A presença militar israelense na Colômbia foi destrinchada pelo jornalista colombiano Alberto Donadio em artigo publicado na revista Cambio Colômbia. Ele identificou como dois militares israelenses do Mossad, Rafi Eitan e Yair Klein, assessoraram o governo e treinaram integrantes das Forças Armadas colombianas no combate contra as Farc, que resultou na morte de milhares de integrantes do partido de esquerda União Patriótica.
O Estado colombiano foi condenado pela Corte Interamericana de Direitos Humanos por “ação premeditada para exterminar” a União Patriótica, entre os anos 1980 e 2000. As mortes começaram assim que o então presidente da Colômbia, Belisario Betancur, começou a negociar com as Farc em 1985 um acordo de paz para encerrar o conflito armado no país. As reuniões levaram à criação do partido União patriótica, que reuniu ex-guerrilheiros, comunistas, sindicalistas e professores em um mesmo grupo político.

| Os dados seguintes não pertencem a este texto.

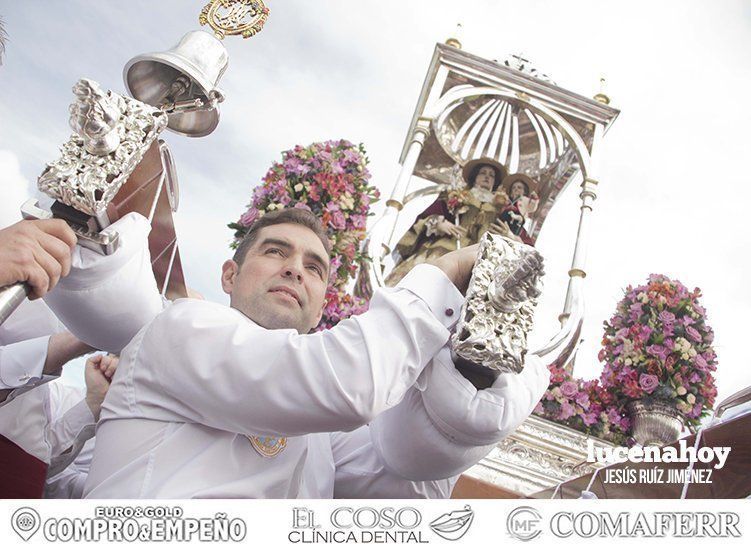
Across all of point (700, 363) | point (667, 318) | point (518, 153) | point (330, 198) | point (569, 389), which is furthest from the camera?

Em maio de 1986, Virgilio Barco, do Partido Liberal, ganhou as eleições presidenciais e aumentou a repressão contra a União Patriótica. De acordo com o jornalista colombiano Donadio, o presidente chamou o Rafi Eitan para se aconselhar na disputa contra as Farc. O levantamento mostra que o israelense passou meses rodando o país com assessores colombianos pagos em sigilo pela empresa petroleira Ecopetrol. Nesse período, as mortes e desaparições dos militantes da União Patriótica dispararam. Em 14 meses foram mais de 400 vítimas do grupo.
Já Yair Klein chegou à Colômbia pela primeira vez em 1987 e em 1988 passou a treinar militares do grupo paramilitar Autodefesas Unidas da Colômbia (AUC), grupo que ficou conhecido por matar de forma violenta militantes e camponeses em todo o território nacional. A ONU publicou um relatório em 2016 estimando que 80% das mortes por conflitos armados na Colômbia neste período foram de responsabilidade dos paramilitares.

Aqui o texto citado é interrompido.